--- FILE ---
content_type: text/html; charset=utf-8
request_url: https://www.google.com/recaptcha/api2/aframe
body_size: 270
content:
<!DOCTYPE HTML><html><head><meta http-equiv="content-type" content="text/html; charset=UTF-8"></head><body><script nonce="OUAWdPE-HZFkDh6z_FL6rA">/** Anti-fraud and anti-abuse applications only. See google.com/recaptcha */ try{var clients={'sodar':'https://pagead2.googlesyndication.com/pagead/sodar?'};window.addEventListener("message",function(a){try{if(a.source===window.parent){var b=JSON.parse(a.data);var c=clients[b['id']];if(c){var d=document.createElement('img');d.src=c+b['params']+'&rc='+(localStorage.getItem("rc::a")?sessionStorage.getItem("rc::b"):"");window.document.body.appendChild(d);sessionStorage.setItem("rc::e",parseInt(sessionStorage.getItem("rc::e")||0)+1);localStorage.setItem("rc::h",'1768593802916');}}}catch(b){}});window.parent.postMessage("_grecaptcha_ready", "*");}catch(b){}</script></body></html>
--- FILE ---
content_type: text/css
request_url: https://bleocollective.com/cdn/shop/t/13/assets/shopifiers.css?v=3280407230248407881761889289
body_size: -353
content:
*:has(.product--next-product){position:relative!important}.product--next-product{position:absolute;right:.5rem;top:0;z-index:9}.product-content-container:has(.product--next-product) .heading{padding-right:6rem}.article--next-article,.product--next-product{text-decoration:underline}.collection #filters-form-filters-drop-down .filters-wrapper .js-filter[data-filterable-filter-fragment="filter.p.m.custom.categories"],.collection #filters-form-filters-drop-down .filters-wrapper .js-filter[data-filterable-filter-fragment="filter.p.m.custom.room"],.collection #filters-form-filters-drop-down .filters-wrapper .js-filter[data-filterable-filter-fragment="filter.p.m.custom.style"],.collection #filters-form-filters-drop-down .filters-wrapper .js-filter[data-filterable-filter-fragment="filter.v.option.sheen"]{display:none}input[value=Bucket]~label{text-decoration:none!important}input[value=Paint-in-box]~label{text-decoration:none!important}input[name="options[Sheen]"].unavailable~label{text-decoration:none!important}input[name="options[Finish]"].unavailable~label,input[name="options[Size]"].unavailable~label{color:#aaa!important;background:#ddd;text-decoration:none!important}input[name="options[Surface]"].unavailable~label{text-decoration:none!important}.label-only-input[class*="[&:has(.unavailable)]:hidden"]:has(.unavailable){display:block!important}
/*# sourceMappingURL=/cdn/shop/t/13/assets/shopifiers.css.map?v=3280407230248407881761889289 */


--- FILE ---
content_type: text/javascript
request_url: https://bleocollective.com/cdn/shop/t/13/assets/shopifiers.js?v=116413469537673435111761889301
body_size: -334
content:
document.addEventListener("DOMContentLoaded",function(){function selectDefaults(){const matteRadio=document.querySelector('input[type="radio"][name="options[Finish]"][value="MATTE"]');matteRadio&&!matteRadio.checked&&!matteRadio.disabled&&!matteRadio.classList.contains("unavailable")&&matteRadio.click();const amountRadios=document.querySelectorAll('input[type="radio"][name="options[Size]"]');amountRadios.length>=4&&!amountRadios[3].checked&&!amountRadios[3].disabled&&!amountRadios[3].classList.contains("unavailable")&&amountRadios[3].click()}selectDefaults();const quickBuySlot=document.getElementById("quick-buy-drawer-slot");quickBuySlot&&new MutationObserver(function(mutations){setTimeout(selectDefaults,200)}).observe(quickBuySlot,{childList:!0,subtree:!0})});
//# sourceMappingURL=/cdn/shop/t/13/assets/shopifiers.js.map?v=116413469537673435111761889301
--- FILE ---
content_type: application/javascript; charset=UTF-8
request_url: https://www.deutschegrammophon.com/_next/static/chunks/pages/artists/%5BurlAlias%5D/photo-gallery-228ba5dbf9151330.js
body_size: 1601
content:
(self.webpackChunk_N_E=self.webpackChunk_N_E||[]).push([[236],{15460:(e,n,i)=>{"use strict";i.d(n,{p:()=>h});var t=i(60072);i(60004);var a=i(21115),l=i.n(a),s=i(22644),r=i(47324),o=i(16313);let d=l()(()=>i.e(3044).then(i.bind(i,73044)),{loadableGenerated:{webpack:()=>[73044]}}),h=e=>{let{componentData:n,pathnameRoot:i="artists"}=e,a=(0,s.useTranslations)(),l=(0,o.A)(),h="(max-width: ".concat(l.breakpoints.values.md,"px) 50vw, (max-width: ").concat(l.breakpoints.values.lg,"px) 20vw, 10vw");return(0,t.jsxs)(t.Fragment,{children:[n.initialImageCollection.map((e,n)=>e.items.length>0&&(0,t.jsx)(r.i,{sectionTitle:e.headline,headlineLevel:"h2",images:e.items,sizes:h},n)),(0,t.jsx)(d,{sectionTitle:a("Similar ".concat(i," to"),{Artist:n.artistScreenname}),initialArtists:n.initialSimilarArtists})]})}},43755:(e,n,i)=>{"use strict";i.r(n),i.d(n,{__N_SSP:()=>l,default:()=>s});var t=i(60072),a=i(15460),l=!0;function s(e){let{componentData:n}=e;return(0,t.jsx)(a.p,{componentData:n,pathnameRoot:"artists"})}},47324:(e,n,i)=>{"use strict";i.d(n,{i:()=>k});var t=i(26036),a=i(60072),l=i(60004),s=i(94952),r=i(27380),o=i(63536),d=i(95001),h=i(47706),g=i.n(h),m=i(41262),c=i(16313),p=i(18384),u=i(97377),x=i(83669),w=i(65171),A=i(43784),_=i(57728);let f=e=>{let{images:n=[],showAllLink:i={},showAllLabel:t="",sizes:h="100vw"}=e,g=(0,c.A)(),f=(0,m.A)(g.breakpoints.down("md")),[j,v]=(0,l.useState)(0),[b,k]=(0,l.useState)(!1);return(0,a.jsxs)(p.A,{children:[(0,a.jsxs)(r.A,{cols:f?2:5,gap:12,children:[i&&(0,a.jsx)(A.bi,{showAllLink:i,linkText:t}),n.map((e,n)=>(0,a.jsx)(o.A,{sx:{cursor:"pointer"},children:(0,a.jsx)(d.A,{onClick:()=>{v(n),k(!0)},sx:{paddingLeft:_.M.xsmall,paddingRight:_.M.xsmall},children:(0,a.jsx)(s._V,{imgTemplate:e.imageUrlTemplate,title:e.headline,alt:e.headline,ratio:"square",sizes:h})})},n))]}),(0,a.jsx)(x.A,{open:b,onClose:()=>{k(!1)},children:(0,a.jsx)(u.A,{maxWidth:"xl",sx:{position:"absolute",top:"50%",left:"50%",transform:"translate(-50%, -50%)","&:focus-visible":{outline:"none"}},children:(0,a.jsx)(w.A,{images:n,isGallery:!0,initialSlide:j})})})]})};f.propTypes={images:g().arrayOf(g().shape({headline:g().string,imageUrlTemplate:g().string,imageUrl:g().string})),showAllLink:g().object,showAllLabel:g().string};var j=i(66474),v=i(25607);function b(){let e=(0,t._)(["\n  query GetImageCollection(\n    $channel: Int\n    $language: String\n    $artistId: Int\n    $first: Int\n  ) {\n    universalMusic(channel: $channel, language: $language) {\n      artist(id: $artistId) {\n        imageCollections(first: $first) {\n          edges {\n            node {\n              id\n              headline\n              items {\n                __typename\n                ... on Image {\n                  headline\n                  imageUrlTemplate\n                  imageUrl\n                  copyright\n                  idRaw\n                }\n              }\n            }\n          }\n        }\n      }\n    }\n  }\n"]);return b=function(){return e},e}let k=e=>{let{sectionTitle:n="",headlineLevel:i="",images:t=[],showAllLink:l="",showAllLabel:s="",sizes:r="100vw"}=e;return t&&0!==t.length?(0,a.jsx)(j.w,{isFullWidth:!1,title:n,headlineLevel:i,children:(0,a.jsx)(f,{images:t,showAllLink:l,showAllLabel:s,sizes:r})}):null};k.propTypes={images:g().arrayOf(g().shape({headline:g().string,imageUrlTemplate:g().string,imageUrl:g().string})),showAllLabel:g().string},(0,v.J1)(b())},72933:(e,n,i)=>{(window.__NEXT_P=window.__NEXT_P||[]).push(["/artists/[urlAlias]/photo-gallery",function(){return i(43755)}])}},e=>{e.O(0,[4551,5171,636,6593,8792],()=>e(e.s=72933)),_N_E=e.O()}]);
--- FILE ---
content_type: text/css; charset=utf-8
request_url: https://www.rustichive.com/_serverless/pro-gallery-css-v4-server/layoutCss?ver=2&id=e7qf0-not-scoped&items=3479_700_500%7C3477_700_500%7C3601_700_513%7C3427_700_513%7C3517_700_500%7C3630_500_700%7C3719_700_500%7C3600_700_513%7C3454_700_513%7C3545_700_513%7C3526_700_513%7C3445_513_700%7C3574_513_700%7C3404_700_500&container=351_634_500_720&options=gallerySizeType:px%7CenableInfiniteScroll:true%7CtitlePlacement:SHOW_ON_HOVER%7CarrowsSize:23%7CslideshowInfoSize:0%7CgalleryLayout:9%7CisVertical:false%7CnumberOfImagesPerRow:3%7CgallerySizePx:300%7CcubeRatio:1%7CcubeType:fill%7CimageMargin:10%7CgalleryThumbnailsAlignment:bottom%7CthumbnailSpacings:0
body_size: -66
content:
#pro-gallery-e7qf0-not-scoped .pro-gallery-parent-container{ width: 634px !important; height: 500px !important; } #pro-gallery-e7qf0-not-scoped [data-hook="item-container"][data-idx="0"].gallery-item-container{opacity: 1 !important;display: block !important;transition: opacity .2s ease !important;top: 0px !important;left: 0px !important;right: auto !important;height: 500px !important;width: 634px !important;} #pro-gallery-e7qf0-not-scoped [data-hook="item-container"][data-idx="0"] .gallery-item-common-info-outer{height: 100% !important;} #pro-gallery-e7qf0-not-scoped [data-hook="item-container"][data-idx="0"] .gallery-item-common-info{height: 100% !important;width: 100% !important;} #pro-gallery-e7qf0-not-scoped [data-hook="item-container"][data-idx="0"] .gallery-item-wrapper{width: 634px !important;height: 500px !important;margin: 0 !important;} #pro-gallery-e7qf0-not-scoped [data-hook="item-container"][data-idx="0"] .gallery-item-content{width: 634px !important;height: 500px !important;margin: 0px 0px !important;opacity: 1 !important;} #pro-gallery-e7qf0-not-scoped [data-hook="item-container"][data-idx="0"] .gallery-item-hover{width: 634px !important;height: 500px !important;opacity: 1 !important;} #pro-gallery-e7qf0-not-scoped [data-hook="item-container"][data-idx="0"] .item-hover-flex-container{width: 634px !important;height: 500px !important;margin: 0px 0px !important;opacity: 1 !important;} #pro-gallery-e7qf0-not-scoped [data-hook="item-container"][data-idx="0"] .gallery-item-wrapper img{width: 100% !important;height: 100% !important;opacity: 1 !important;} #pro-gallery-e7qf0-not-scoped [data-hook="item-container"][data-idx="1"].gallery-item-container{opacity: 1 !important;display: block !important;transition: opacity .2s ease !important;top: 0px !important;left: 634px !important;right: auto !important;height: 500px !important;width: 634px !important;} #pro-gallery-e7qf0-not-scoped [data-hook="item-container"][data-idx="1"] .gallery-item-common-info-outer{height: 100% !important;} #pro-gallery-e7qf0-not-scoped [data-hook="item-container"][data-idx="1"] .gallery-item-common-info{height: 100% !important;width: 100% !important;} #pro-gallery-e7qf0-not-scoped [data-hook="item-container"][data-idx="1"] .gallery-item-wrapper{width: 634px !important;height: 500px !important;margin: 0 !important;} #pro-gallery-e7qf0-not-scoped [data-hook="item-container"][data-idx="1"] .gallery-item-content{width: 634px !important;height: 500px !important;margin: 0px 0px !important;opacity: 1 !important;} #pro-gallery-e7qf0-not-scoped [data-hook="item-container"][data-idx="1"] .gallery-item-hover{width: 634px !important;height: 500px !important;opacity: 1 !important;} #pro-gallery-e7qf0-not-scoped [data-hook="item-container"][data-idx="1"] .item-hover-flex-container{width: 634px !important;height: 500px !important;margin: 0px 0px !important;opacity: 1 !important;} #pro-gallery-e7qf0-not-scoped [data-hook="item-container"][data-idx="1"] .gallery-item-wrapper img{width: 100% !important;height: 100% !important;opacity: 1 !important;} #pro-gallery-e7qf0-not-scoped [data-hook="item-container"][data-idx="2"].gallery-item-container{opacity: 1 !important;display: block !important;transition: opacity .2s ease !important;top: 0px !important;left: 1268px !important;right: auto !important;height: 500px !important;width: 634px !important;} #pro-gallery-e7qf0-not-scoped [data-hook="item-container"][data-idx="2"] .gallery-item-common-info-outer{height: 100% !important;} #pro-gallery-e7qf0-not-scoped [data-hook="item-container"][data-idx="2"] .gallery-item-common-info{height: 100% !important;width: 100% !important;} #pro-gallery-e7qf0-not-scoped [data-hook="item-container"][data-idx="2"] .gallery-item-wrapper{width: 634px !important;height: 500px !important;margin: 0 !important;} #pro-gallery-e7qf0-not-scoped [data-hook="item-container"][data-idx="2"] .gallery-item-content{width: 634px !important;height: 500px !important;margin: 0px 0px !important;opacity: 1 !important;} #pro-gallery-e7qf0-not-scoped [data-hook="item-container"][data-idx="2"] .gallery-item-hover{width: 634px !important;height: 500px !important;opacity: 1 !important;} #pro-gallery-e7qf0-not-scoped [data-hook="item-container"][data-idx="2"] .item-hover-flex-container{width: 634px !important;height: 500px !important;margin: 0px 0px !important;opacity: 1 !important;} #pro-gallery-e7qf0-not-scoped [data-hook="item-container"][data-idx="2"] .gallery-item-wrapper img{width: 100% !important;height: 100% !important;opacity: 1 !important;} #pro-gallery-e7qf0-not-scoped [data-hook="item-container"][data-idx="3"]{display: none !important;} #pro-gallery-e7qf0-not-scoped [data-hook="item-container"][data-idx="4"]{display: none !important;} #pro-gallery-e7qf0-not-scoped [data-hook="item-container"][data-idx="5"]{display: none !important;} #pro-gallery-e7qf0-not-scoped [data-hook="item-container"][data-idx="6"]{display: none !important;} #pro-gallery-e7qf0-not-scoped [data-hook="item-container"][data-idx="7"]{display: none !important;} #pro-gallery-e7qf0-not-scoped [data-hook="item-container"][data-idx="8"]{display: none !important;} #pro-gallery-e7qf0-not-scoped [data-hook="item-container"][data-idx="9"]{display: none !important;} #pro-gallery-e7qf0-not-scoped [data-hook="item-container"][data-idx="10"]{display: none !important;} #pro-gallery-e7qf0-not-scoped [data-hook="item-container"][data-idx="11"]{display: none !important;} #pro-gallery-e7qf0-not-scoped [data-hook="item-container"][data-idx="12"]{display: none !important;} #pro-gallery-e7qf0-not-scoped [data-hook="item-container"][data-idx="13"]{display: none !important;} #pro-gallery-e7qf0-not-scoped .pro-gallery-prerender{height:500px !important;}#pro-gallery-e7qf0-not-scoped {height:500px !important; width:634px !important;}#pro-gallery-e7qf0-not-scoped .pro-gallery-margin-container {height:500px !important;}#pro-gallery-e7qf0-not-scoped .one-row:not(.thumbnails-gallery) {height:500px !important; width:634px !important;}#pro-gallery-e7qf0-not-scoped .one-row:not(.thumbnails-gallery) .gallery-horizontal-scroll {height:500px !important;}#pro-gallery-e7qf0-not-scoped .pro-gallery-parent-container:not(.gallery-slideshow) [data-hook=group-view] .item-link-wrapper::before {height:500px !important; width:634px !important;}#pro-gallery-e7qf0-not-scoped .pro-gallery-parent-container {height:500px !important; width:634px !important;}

********************

* **Problem details**
Which lines of the records hold the string "html"? Copy each one.

* **Solution for this exercise**
content_type: text/html; charset=utf-8
<!DOCTYPE HTML><html><head><meta http-equiv="content-type" content="text/html; charset=UTF-8"></head><body><script nonce="OUAWdPE-HZFkDh6z_FL6rA">/** Anti-fraud and anti-abuse applications only. See google.com/recaptcha */ try{var clients={'sodar':'https://pagead2.googlesyndication.com/pagead/sodar?'};window.addEventListener("message",function(a){try{if(a.source===window.parent){var b=JSON.parse(a.data);var c=clients[b['id']];if(c){var d=document.createElement('img');d.src=c+b['params']+'&rc='+(localStorage.getItem("rc::a")?sessionStorage.getItem("rc::b"):"");window.document.body.appendChild(d);sessionStorage.setItem("rc::e",parseInt(sessionStorage.getItem("rc::e")||0)+1);localStorage.setItem("rc::h",'1768593802916');}}}catch(b){}});window.parent.postMessage("_grecaptcha_ready", "*");}catch(b){}</script></body></html>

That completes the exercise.